A further threat to the species is increased predation by sugar gliders (Petaurus breviceps), an omnivorous marsupial. Indigenous to the Australian mainland, sugar gliders were recently found to have been introduced to Tasmania, and that their presence is particularly destructive to swift parrot nests. However, Olah believes that while sugar glider predation is a great threat to the swift parrot, loss of habitat is the most pressing concern facing the species.
“Losing their nests due to deforestation will definitely have a much stronger negative effect on their population,” Olah said. “There will be no point discussing sugar glider predation in nests if there won’t be any nests to start with.”
Suzette Weeding, STT’s General Manager of Conservation and Land Management, told Mongabay that the organization is committed to the protection of threatened species and recognizes that some swift parrot habitat coincides with some areas of “Permanent Timber Production Zone” (PTPZ) land, the public areas managed by STT.
“As part of the effort to manage swift parrot habitat, our future wood production plan focuses on areas that are unlikely to contain significant swift parrot habitat,” she said. “Where some areas may contain significant habitat, Sustainable Timber Tasmania’s detailed operational planning will exclude this habitat from harvesting.”
The debate over the swift parrot comes as there are questions as to the current viability of native forest harvesting across Australia.
Recent figures from Tasmania’s Department of State Growth highlighted that almost 80% of all wood fiber products produced in Tasmania come from plantations, not from native forests.
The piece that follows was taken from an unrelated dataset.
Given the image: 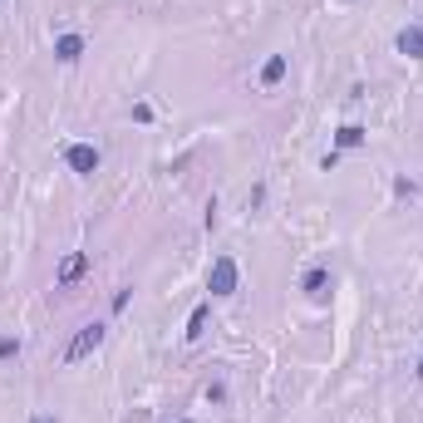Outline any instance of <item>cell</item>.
Returning a JSON list of instances; mask_svg holds the SVG:
<instances>
[{"label":"cell","mask_w":423,"mask_h":423,"mask_svg":"<svg viewBox=\"0 0 423 423\" xmlns=\"http://www.w3.org/2000/svg\"><path fill=\"white\" fill-rule=\"evenodd\" d=\"M64 163H69V173L94 178V173H99V163H104V153H99L94 143H69V148H64Z\"/></svg>","instance_id":"cell-1"},{"label":"cell","mask_w":423,"mask_h":423,"mask_svg":"<svg viewBox=\"0 0 423 423\" xmlns=\"http://www.w3.org/2000/svg\"><path fill=\"white\" fill-rule=\"evenodd\" d=\"M236 281H241V276H236V261H231V256H216L212 271H207V291L212 296H231Z\"/></svg>","instance_id":"cell-2"},{"label":"cell","mask_w":423,"mask_h":423,"mask_svg":"<svg viewBox=\"0 0 423 423\" xmlns=\"http://www.w3.org/2000/svg\"><path fill=\"white\" fill-rule=\"evenodd\" d=\"M99 344H104V325H84V330L69 340V349H64V364H79V359H84V354H94Z\"/></svg>","instance_id":"cell-3"},{"label":"cell","mask_w":423,"mask_h":423,"mask_svg":"<svg viewBox=\"0 0 423 423\" xmlns=\"http://www.w3.org/2000/svg\"><path fill=\"white\" fill-rule=\"evenodd\" d=\"M79 54H84V35H59V40H54V59H59V64H74Z\"/></svg>","instance_id":"cell-4"},{"label":"cell","mask_w":423,"mask_h":423,"mask_svg":"<svg viewBox=\"0 0 423 423\" xmlns=\"http://www.w3.org/2000/svg\"><path fill=\"white\" fill-rule=\"evenodd\" d=\"M301 291H306L311 301H320V296L330 291V271H325V266H311V271L301 276Z\"/></svg>","instance_id":"cell-5"},{"label":"cell","mask_w":423,"mask_h":423,"mask_svg":"<svg viewBox=\"0 0 423 423\" xmlns=\"http://www.w3.org/2000/svg\"><path fill=\"white\" fill-rule=\"evenodd\" d=\"M399 54L423 59V25H404V30H399Z\"/></svg>","instance_id":"cell-6"},{"label":"cell","mask_w":423,"mask_h":423,"mask_svg":"<svg viewBox=\"0 0 423 423\" xmlns=\"http://www.w3.org/2000/svg\"><path fill=\"white\" fill-rule=\"evenodd\" d=\"M84 271H89V256H84V251L64 256V266H59V286H74V281H79Z\"/></svg>","instance_id":"cell-7"},{"label":"cell","mask_w":423,"mask_h":423,"mask_svg":"<svg viewBox=\"0 0 423 423\" xmlns=\"http://www.w3.org/2000/svg\"><path fill=\"white\" fill-rule=\"evenodd\" d=\"M286 79V54H271L266 64H261V89H276Z\"/></svg>","instance_id":"cell-8"},{"label":"cell","mask_w":423,"mask_h":423,"mask_svg":"<svg viewBox=\"0 0 423 423\" xmlns=\"http://www.w3.org/2000/svg\"><path fill=\"white\" fill-rule=\"evenodd\" d=\"M207 315H212V306H197V311L187 315V340H202V330H207Z\"/></svg>","instance_id":"cell-9"},{"label":"cell","mask_w":423,"mask_h":423,"mask_svg":"<svg viewBox=\"0 0 423 423\" xmlns=\"http://www.w3.org/2000/svg\"><path fill=\"white\" fill-rule=\"evenodd\" d=\"M335 143H340V148H359V143H364V128H359V123H344V128L335 133Z\"/></svg>","instance_id":"cell-10"},{"label":"cell","mask_w":423,"mask_h":423,"mask_svg":"<svg viewBox=\"0 0 423 423\" xmlns=\"http://www.w3.org/2000/svg\"><path fill=\"white\" fill-rule=\"evenodd\" d=\"M20 354V340L15 335H0V359H15Z\"/></svg>","instance_id":"cell-11"},{"label":"cell","mask_w":423,"mask_h":423,"mask_svg":"<svg viewBox=\"0 0 423 423\" xmlns=\"http://www.w3.org/2000/svg\"><path fill=\"white\" fill-rule=\"evenodd\" d=\"M30 423H54V419H45V414H35V419H30Z\"/></svg>","instance_id":"cell-12"},{"label":"cell","mask_w":423,"mask_h":423,"mask_svg":"<svg viewBox=\"0 0 423 423\" xmlns=\"http://www.w3.org/2000/svg\"><path fill=\"white\" fill-rule=\"evenodd\" d=\"M419 379H423V354H419Z\"/></svg>","instance_id":"cell-13"}]
</instances>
According to the most recent report by the Forest Practices Authority, the independent body that regulates Tasmania’s forestry operations, there is a legislative requirement that PTPZ land in the state must be made available for high-quality eucalypt sawlog operations. This figure has dropped markedly over the last decade, with the requirement of 300,00 cubic metres in 2012 more than halving to 137,000 in 2017 due to reductions imposed by the Tasmanian RFA.
The report also highlights that although hardwood plantations on PTPZ land are still not mature enough to produce sawlogs, private hardwood plantations have evolved from contributing nothing to the Tasmanian economy in 2014 to producing 72,000 m3 in 2016, alleviating the decrease in native forest timber products. Last year, 49,000 m3 of sawlogs came from softwood plantations on PTPZ land.
Moreover, while forestry generated over 3,000 jobs for the Tasmanian workforce in 2018, 41% were in native forest harvesting. Similar figures in Victoria convinced its state government to initiate a transition to exclusively plantation timber by 2030.
Brown told Mongabay that all timber production in Australia should be transitioned to solely plantation forests, and that it was both a possible and viable enterprise. “We are not calling for an end to the timber industry, but rather an end to native logging. Plantation timber meets our wood needs. By transitioning we can save these miraculous tracts of Gondwana remnant forest that are worth more standing to Tasmanians than they are logged and burnt.”
When Mongabay asked STT whether a full transition to plantation timber was possible in Tasmania, Weeding said that the state was “fortunate to have a mature and well-regulated system for the management of wood production, administered by the Independent Forest Practices Authority.”
The High Court is the final court of appeal in Australia. Whatever the outcome, Brown is confident the days of native forest logging in Australia are numbered.
“People forget that the case we brought forth to protect Tasmania’s south west wilderness in the 1980s was thrown out by the High Court. Everyone told us it was over,” he said. “Eighteen months later, it was saved. All native forests will one day be conserved in Australia. It’s just a matter of when.”